FCA proposes cost of credit cap in rent to own sector
The Financial Conduct Authority (FCA) has proposed a price cap in the rent to own (RTO) sector for domestic goods. The cap, which follows a successful similar scheme introduced in the payday lending sector, will come into force on 1st April 2019 and will restrict credit charges to no more than the price of the product itself.
Under the new measures, RTO firms will also be required to benchmark the cost of their products against the market when setting prices and will also be required to provide a two day cooling off period for extended warranties.
The FCA believes the RTO customers are some of the most financially vulnerable in society. The regulator has estimated that the cap could save around 400,000 consumers up to £22.7m a year.

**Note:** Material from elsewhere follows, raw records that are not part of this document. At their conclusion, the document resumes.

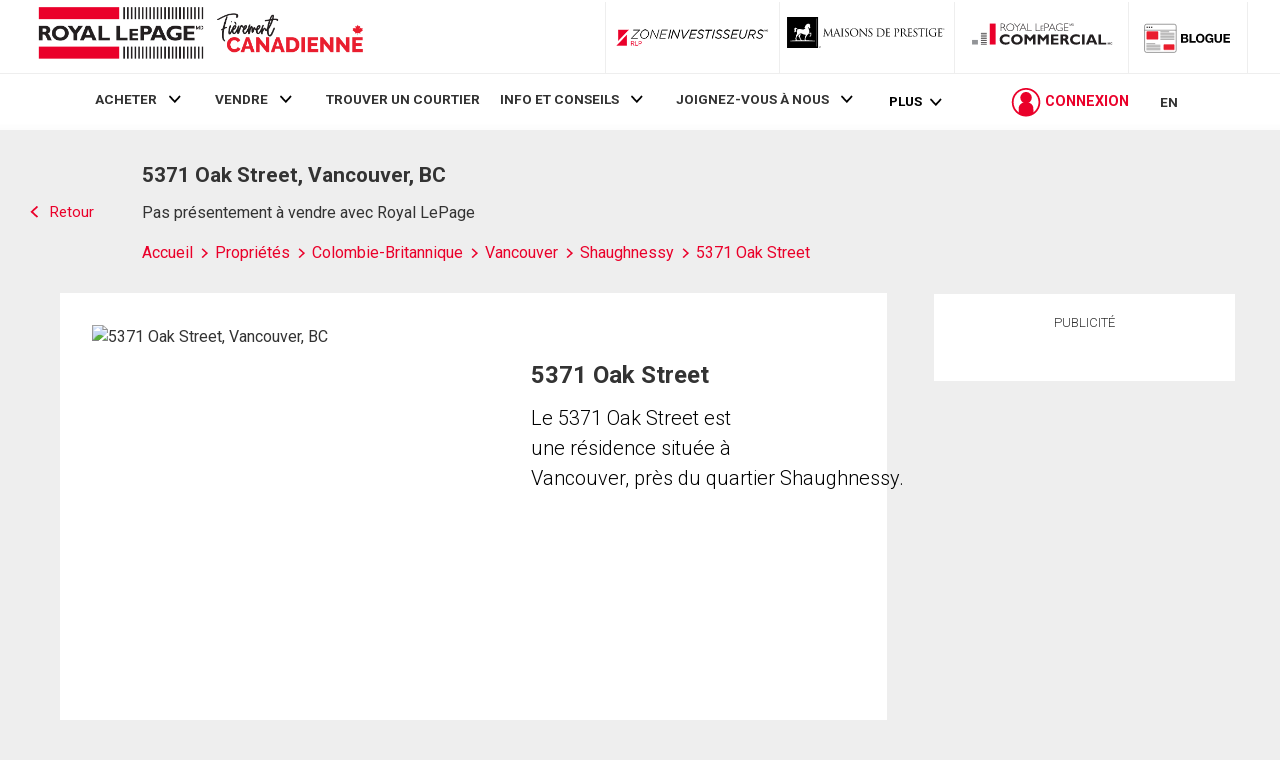

--- FILE ---
content_type: text/html; charset=utf-8
request_url: https://21-dot-rlpdotca.appspot.com/get-iroc-property-image/
body_size: -163
content:
https://maps.googleapis.com/maps/api/streetview?location=5371-oak-street-vancouver-bc&size=500x375&client=gme-brookfieldresidential&signature=WiFXbZ0ugZCtE_cdqgUPtvCnUO0=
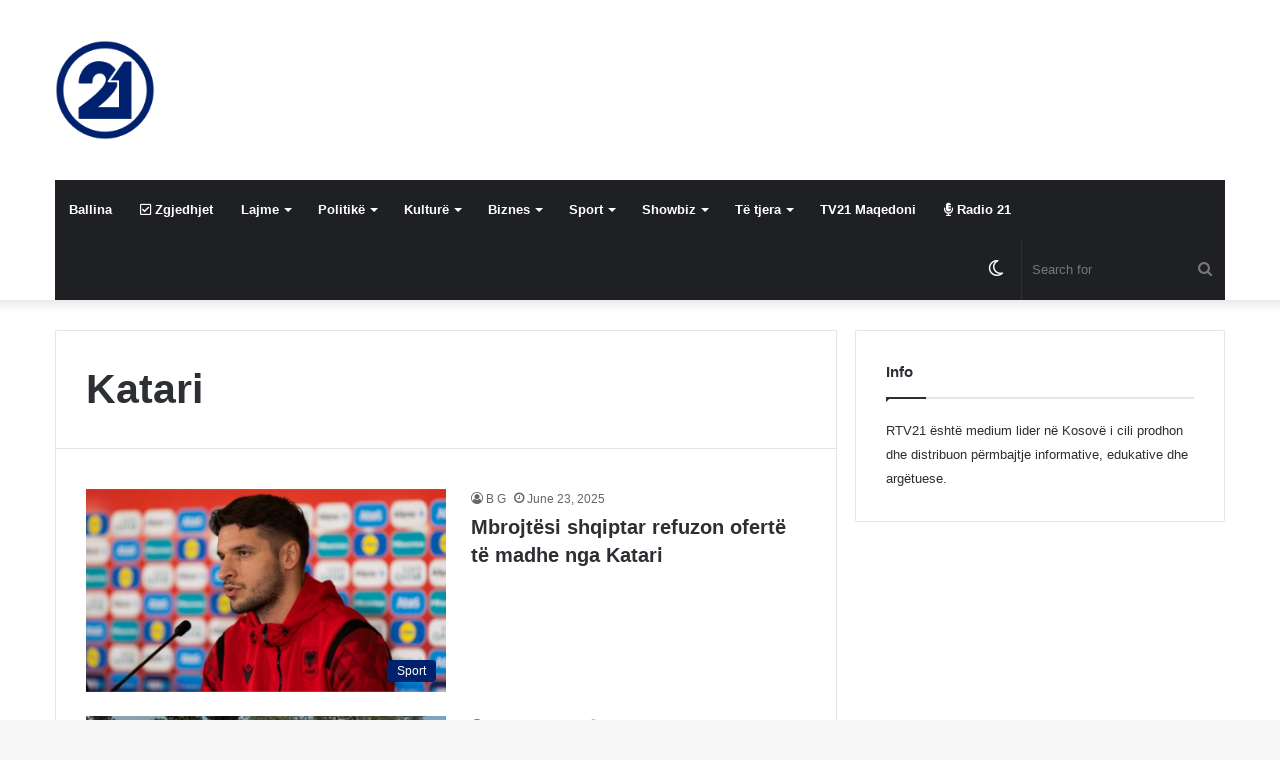

--- FILE ---
content_type: text/css
request_url: https://rtv21.tv/wp-content/themes/jannah/assets/custom-css/style-custom.css?ver=70031
body_size: 3320
content:
:root:root{--brand-color: #00216d;--dark-brand-color: #00003b;--bright-color: #FFFFFF;--base-color: #2c2f34;}#reading-position-indicator{box-shadow: 0 0 10px rgba( 0,33,109,0.7);}:root:root{--brand-color: #00216d;--dark-brand-color: #00003b;--bright-color: #FFFFFF;--base-color: #2c2f34;}#reading-position-indicator{box-shadow: 0 0 10px rgba( 0,33,109,0.7);}#theme-header:not(.main-nav-boxed) #main-nav,.main-nav-boxed .main-menu-wrapper{border-right: 0 none !important;border-left : 0 none !important;border-top : 0 none !important;}#theme-header:not(.main-nav-boxed) #main-nav,.main-nav-boxed .main-menu-wrapper{border-right: 0 none !important;border-left : 0 none !important;border-bottom : 0 none !important;}.tie-cat-44244,.tie-cat-item-44244 > span{background-color:#e67e22 !important;color:#FFFFFF !important;}.tie-cat-44244:after{border-top-color:#e67e22 !important;}.tie-cat-44244:hover{background-color:#c86004 !important;}.tie-cat-44244:hover:after{border-top-color:#c86004 !important;}.tie-cat-44250,.tie-cat-item-44250 > span{background-color:#2ecc71 !important;color:#FFFFFF !important;}.tie-cat-44250:after{border-top-color:#2ecc71 !important;}.tie-cat-44250:hover{background-color:#10ae53 !important;}.tie-cat-44250:hover:after{border-top-color:#10ae53 !important;}.tie-cat-44256,.tie-cat-item-44256 > span{background-color:#9b59b6 !important;color:#FFFFFF !important;}.tie-cat-44256:after{border-top-color:#9b59b6 !important;}.tie-cat-44256:hover{background-color:#7d3b98 !important;}.tie-cat-44256:hover:after{border-top-color:#7d3b98 !important;}.tie-cat-44257,.tie-cat-item-44257 > span{background-color:#34495e !important;color:#FFFFFF !important;}.tie-cat-44257:after{border-top-color:#34495e !important;}.tie-cat-44257:hover{background-color:#162b40 !important;}.tie-cat-44257:hover:after{border-top-color:#162b40 !important;}.tie-cat-44258,.tie-cat-item-44258 > span{background-color:#795548 !important;color:#FFFFFF !important;}.tie-cat-44258:after{border-top-color:#795548 !important;}.tie-cat-44258:hover{background-color:#5b372a !important;}.tie-cat-44258:hover:after{border-top-color:#5b372a !important;}.tie-cat-44260,.tie-cat-item-44260 > span{background-color:#4CAF50 !important;color:#FFFFFF !important;}.tie-cat-44260:after{border-top-color:#4CAF50 !important;}.tie-cat-44260:hover{background-color:#2e9132 !important;}.tie-cat-44260:hover:after{border-top-color:#2e9132 !important;}.tie-insta-header {margin-bottom: 15px;}.tie-insta-avatar a {width: 70px;height: 70px;display: block;position: relative;float: left;margin-right: 15px;margin-bottom: 15px;}.tie-insta-avatar a:before {content: "";position: absolute;width: calc(100% + 6px);height: calc(100% + 6px);left: -3px;top: -3px;border-radius: 50%;background: #d6249f;background: radial-gradient(circle at 30% 107%,#fdf497 0%,#fdf497 5%,#fd5949 45%,#d6249f 60%,#285AEB 90%);}.tie-insta-avatar a:after {position: absolute;content: "";width: calc(100% + 3px);height: calc(100% + 3px);left: -2px;top: -2px;border-radius: 50%;background: #fff;}.dark-skin .tie-insta-avatar a:after {background: #27292d;}.tie-insta-avatar img {border-radius: 50%;position: relative;z-index: 2;transition: all 0.25s;}.tie-insta-avatar img:hover {box-shadow: 0px 0px 15px 0 #6b54c6;}.tie-insta-info {font-size: 1.3em;font-weight: bold;margin-bottom: 5px;}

Announcing the new measures, Andrew Bailey, Chief Executive of the Financial Conduct Authority said “Today’s measures are designed to bring down very high prices in the rent-to-own sector, which is used by some of the most financially vulnerable in our society. A cap will prevent firms charging over the odds for essential everyday items like cookers or washing machines. We believe a cap is the only intervention that will effectively tackle the highest prices.”

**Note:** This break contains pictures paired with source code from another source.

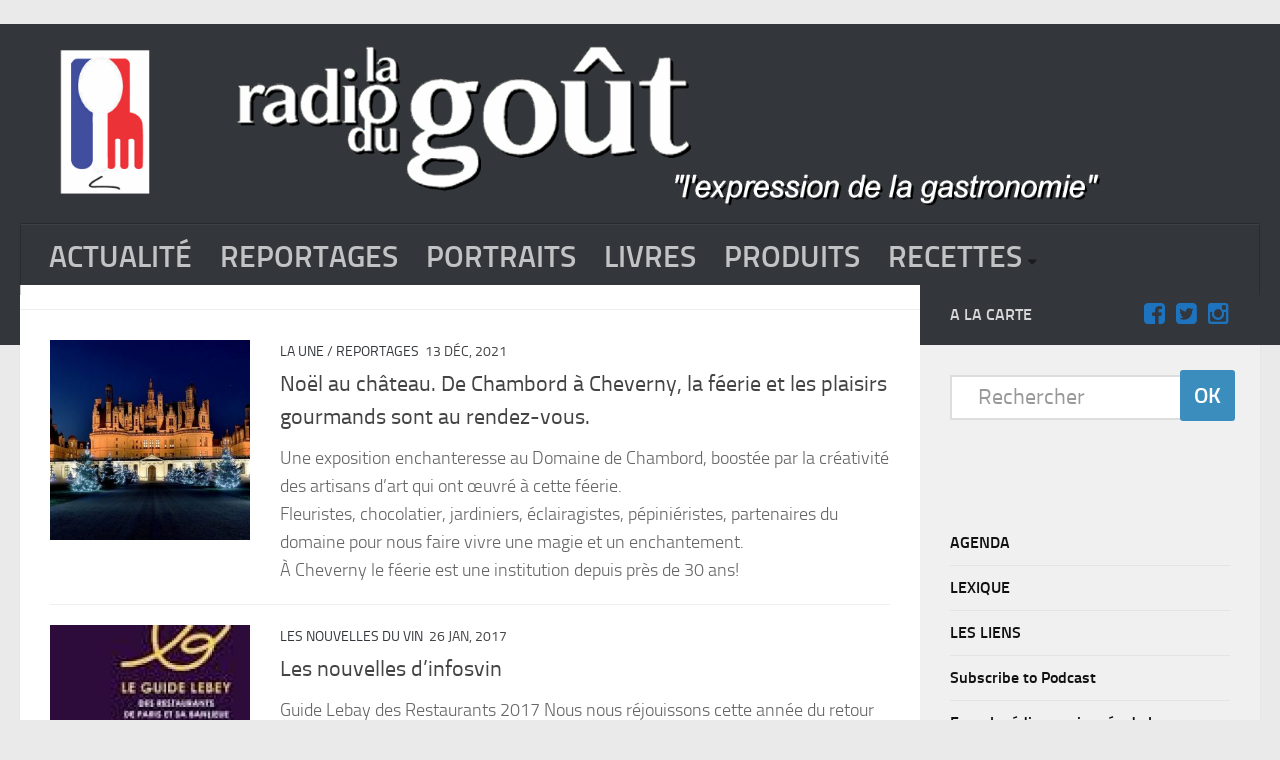

--- FILE ---
content_type: text/html; charset=utf-8
request_url: https://www.google.com/recaptcha/api2/aframe
body_size: 270
content:
<!DOCTYPE HTML><html><head><meta http-equiv="content-type" content="text/html; charset=UTF-8"></head><body><script nonce="1xBjkQA247NJMwCUBt-KWw">/** Anti-fraud and anti-abuse applications only. See google.com/recaptcha */ try{var clients={'sodar':'https://pagead2.googlesyndication.com/pagead/sodar?'};window.addEventListener("message",function(a){try{if(a.source===window.parent){var b=JSON.parse(a.data);var c=clients[b['id']];if(c){var d=document.createElement('img');d.src=c+b['params']+'&rc='+(localStorage.getItem("rc::a")?sessionStorage.getItem("rc::b"):"");window.document.body.appendChild(d);sessionStorage.setItem("rc::e",parseInt(sessionStorage.getItem("rc::e")||0)+1);localStorage.setItem("rc::h",'1768546731025');}}}catch(b){}});window.parent.postMessage("_grecaptcha_ready", "*");}catch(b){}</script></body></html>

Responding to the proposals, David Rodger, Chief Executive of Debt Advice Foundation said ‘We welcome this long overdue intervention, which will undoubtedly help some of society’s most vulnerable people. The proposed cap directly tackles the key issue of financial detriment caused by these morally indefensible mark-ups. However, the FCA has acknowledged that significant challenges remain regarding the provision of adequate alternatives to the RTO sector as well as access to affordable main stream credit for many people on low incomes.”